# Installing Half Moon headlight covers



## Heath V (Oct 12, 2010)

Ok this has to be the simplest task yet I can't seem to do it. How do I make my half moon's stay in place on my 64? I figured I'd just unscrew the retainer rings put them in place and that would be it but its not lol. Do I need new retainer rings or a different kind perhaps? Thanks for the help with this ridiculous question..


----------



## BIG E 602 (Mar 30, 2009)

thats it, the covers should have 2 small holes in them for the nipples on top of headlight, postion & screw ring tight


----------



## 817.TX. (Sep 7, 2007)

Isnt there some sort of spring that needs to be pulled back. Its been awhile since I installed mines but I believe there are 2 rings to get behind. :facepalm: :nicoderm:


----------



## 502Regal (Apr 16, 2003)

BIG E 602 said:


> thats it, the covers should have 2 small holes in them for the nipples on top of headlight, postion & screw ring tight


That's exactly what I was gonna say. They're 2 notches where it'sll "lock" in place and not slide around any, tightn th retainer and you should be good. May need a filler of some sort, but couldn't advise what to use. This is no sliding switch extension easy fix.


----------



## Heath V (Oct 12, 2010)

Got it guys thanks! I was thinking that they just locked under the retainers but they don't. I had to remove the actual headlight bezels and the spring on the bottom and then put them on. Once I took care of the first one the other 3 went on super easy. It was bugging me so much that I left work to handle it! Thanks again for the replies.!


----------



## Heath V (Oct 12, 2010)

Heath V said:


> Got it guys thanks! I was thinking that they just locked under the retainers but they don't. I had to remove the actual headlight bezels and the spring on the bottom and then put them on. Once I took care of the first one the other 3 went on super easy. It was bugging me so much that I left work to handle it! Thanks again for the replies.!

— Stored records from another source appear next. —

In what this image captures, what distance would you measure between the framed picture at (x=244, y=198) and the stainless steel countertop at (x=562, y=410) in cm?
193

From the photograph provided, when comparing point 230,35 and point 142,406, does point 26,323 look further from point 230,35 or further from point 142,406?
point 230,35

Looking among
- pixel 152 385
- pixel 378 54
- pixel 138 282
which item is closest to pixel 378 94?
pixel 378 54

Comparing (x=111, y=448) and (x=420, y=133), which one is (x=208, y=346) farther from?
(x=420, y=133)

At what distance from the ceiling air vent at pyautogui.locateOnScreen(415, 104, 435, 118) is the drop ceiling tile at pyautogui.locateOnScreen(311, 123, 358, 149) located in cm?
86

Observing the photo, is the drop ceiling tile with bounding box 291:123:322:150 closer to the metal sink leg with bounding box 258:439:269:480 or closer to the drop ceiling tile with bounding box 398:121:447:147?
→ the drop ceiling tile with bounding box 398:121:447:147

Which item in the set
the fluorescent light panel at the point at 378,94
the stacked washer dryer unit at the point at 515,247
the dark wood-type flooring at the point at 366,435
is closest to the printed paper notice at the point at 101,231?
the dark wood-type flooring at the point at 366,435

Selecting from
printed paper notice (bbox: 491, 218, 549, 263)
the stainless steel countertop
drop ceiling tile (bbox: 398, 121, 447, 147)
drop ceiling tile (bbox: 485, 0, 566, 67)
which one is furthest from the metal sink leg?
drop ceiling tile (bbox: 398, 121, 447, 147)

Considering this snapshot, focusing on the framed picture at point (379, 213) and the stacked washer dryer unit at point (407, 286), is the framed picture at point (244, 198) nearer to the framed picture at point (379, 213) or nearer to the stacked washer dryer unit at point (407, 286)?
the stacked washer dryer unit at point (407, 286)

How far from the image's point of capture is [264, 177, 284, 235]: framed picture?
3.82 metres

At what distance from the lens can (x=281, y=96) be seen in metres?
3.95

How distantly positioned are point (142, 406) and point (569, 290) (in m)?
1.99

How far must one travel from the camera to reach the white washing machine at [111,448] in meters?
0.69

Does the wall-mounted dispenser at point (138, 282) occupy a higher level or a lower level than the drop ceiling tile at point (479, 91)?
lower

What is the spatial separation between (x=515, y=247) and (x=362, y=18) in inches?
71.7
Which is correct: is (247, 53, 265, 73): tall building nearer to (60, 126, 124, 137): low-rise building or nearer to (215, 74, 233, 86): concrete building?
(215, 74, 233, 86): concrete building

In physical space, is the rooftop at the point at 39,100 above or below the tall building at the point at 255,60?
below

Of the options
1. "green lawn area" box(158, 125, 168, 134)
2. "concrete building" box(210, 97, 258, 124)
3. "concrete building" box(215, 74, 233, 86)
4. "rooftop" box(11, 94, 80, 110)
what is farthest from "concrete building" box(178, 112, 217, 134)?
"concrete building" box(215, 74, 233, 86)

Btw here's how it looks with them on..


----------



## westcoastlowrider (Mar 17, 2010)

Just installed some on trey


----------



## MAKIN MONEY (Mar 9, 2004)

i got em on my six fo, not real difficult to install


----------



## Heath V (Oct 12, 2010)

That 63 is nice! And yea once I figured it out it was easy! I did the other 3 in about 10 minutes.


----------



## baldylatino (Sep 5, 2011)

Ok so remove the bezel then the headlights????


----------



## Heath V (Oct 12, 2010)

First remove the retainers, then the bezel and the spring on the bottom which will then free up the headlight. From there attach the halfmoon and screw the bezel back on and re attach the spring. Real easy once I figured it out!


----------



## baldylatino (Sep 5, 2011)

Heath V said:


> First remove the retainers, then the bezel and the spring on the bottom which will then free up the headlight. From there attach the halfmoon and screw the bezel back on and re attach the spring. Real easy once I figured it out!


 thanks!


----------



## CHE1 (Aug 27, 2005)

Get ready for the fix it ticket.


----------



## Heath V (Oct 12, 2010)

baldylatino said:


> thanks!


Nice bro!


----------



## Heath V (Oct 12, 2010)

CHE1 said:


> Get ready for the fix it ticket.


I'm in AZ bro, as much as I miss Cali I will say this. The cops don't seem to trip out here. I got stopped at a local QT and Bashas by 3 separate cops, all who wanted to check out my ride and tell me stories about their younger days. I've even hit switches next to a cop at a stop light, and the best part is, as long as you're doing less then 15 mph its all legit.. I left QT on 3 wheels and the cop was cheering lol.


----------



## CHE1 (Aug 27, 2005)

Heath V said:


> I'm in AZ bro, as much as I miss Cali I will say this. The cops don't seem to trip out here. I got stopped at a local QT and Bashas by 3 separate cops, all who wanted to check out my ride and tell me stories about their younger days. I've even hit switches next to a cop at a stop light, and the best part is, as long as you're doing less then 15 mph its all legit.. I left QT on 3 wheels and the cop was cheering lol.


I have to move.


----------



## tpimuncie (Jun 6, 2008)

Drive it everywhere dont get messed with at all, Chp's, pd, sheriffs in fact they give thumbs up


----------



## Heath V (Oct 12, 2010)

^ And for good reason, its beautiful!


----------



## Bear (May 29, 2010)

WOW :thumbsup: well thats good 2know! Me & the fambam plan on moving out there next year...


Heath V said:


> I'm in AZ bro, as much as I miss Cali I will say this. The cops don't seem to trip out here. I got stopped at a local QT and Bashas by 3 separate cops, all who wanted to check out my ride and tell me stories about their younger days. I've even hit switches next to a cop at a stop light, and the best part is, as long as you're doing less then 15 mph its all legit.. I left QT on 3 wheels and the cop was cheering lol.


----------



## Bear (May 29, 2010)

x's 2!!


Heath V said:


> ^ And for good reason, its beautiful!


----------



## DeeLoc (Feb 15, 2003)

when i was in AZ they weren't giving tickets for the droz, just things like tires not contacting the ground properly and load rating...


----------



## E-Dizzle (Dec 3, 2007)

Just installed mine thanks to this thread. I couldn't figure them out for the longest time. I was almost going to bust out some super glue or jb weld!


----------



## Gawtti (Mar 27, 2014)

Glad I found this old thread, helped me a lot... Thanks!


----------



## PopthetrunC (Aug 20, 2014)

Gawtti said:


> Glad I found this old thread, helped me a lot... Thanks!


Same here. Thanks


----------